Former City Council Member Allan Domb takes to the stage during a forum on Sunday January 15, 2023. . … Read moreTom Gralish / Staff Photographer

At Brooks’ hearing, various other interest groups also testified against the idea of ​​rent control, including the Association of Builders and Administrators, the General Association of Contractors and the Confederation of the Construction Industry, which represents housing developers.

“Economists from Milton Friedman to Paul Krugman are opposed to rent regulation,” said Andre Del Valle of the Pennsylvania Apartment Association. “Rental maintenance will lead to a misallocation of limited resources as many housing providers will not invest in the routine maintenance of their property as they cannot charge market rents to offset these costs.”

Proposals for rent control in the USA

Rent control has become more important across the country in recent years. In 2019, Oregon and California passed legislation limiting rent abatement, while New York State tightened its rent regulations to preserve affordability in New York City and allow smaller municipalities to enact their own regulations. A member of the Harrisburg delegation from Philadelphia, Jimmy Dillon, also plans to introduce a rent regulation law soon.

At the municipal level, policy is under active scrutiny in Minneapolis and Boston, where Mayor Michelle Wu ran on a platform that includes rent metering regulation. In 2021, St. Paul, Minnesota took an aggressive shape that imposed a hard cap on annual rent increases and included new construction. (It has since been moderated.)

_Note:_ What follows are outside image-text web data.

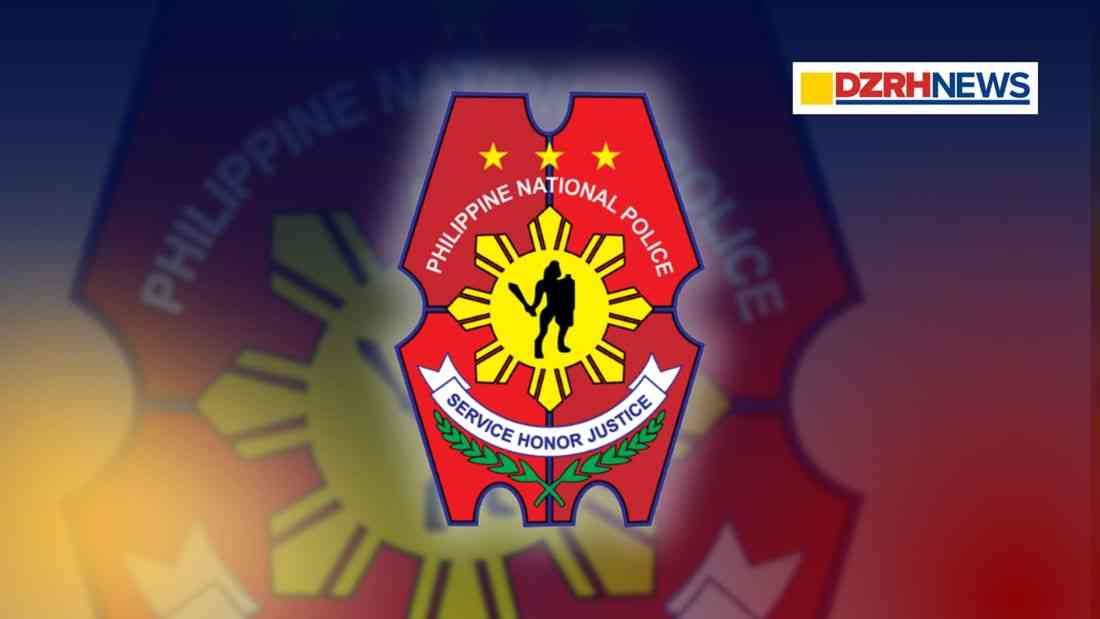 PNP defends ‘maximum tolerance’ during INC rally, says security response was firm and appropriate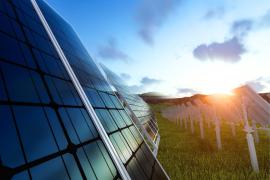 El Govern obre la convocatòria FOTOPAR 2026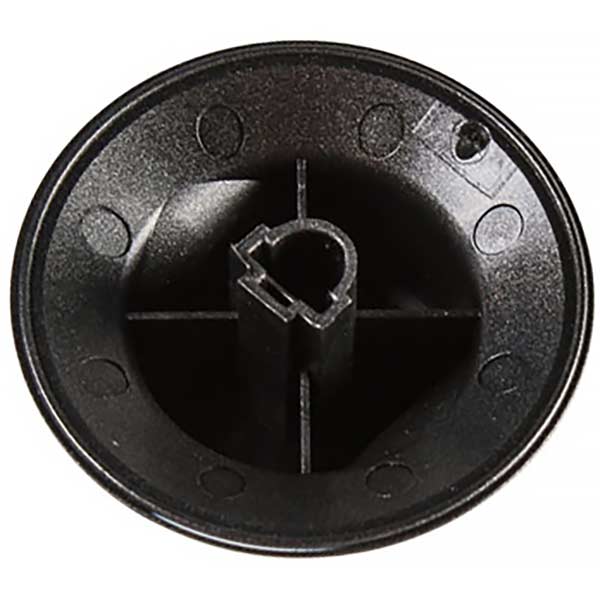 Gorenje Cooker Mode Selector Knob 323774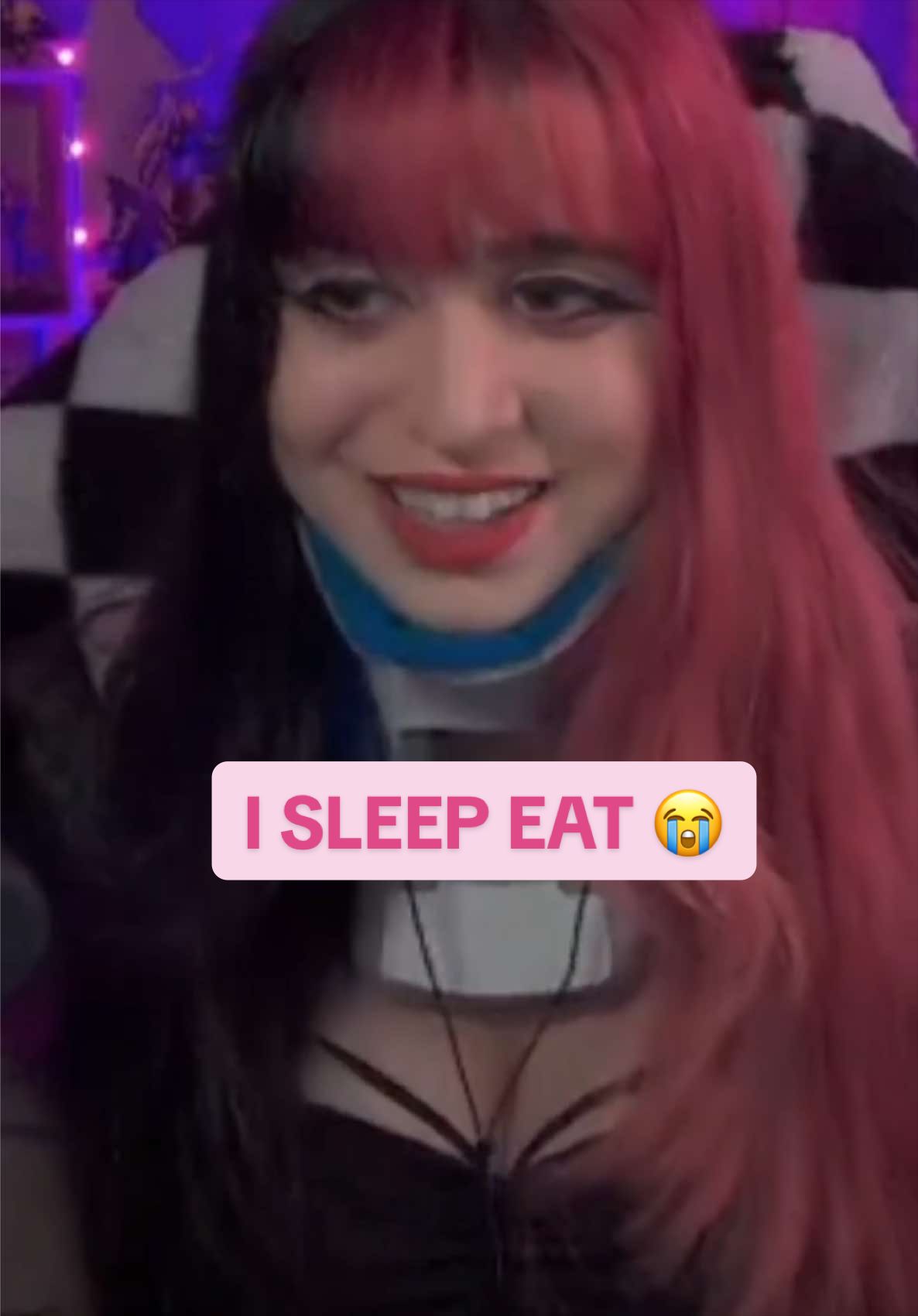@ཐི⋆neekorose | twitch⋆ཋྀ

“We need to raise wages and lower costs,” Dillon, a Democrat from Northeast Philadelphia, said at the Brooks hearing.

Dillon said the bill would apply to landlords who own more than 15 units. It would not apply to new construction for ten years, capping only dramatic rent spikes, modeled after California and Oregon legislation.

“As landlords have struggled to recoup their losses during the pandemic, rental prices have skyrocketed,” Dillon said. “I’ve heard stories from constituents that their monthly payments have increased by 50% over what they paid a year ago. That is not right; that’s not fair.”

The 1906 Beaux Arts State Capitol Building in Harrisburg, February 21, 2023. . … Read moreTom Gralish / Staff Photographer

What studies say about the rental price brake

The scholarship around rental regulations is complicated. A San Francisco study found that rent control limits displacement in the short term, but prompts a sizeable minority of landlords to sell their units, removing inventory from the rental market. Studies from Massachusetts found that rent control similarly encouraged some landlords to sell their properties while ensuring existing tenants had longer tenures in their units and preventing huge price spikes unrelated to real estate reinvestment had.

There is no evidence of such obstacles to new construction, because rental regulations usually only apply to old buildings. But there is strong evidence that it protects existing tenants and stabilizes neighborhoods that could otherwise experience massive demographic shifts due to reinvestment.

That’s what highlights the rhetoric of Brooks and her allies. They argue for the potential of rent control as a means of ensuring income diversity and stable tenancies in neighborhoods experiencing real estate investment and demographic change. (Its effectiveness in low-income neighborhoods that don’t see reinvestment is another question.)

“Do you know what rent control means for us? Neighborhood Stabilization,” Brooks said. “It is high time that we tackle the rent cap as a strategy to prevent violence, prevent the homeless and strengthen the community, because affordable communities are strong communities.”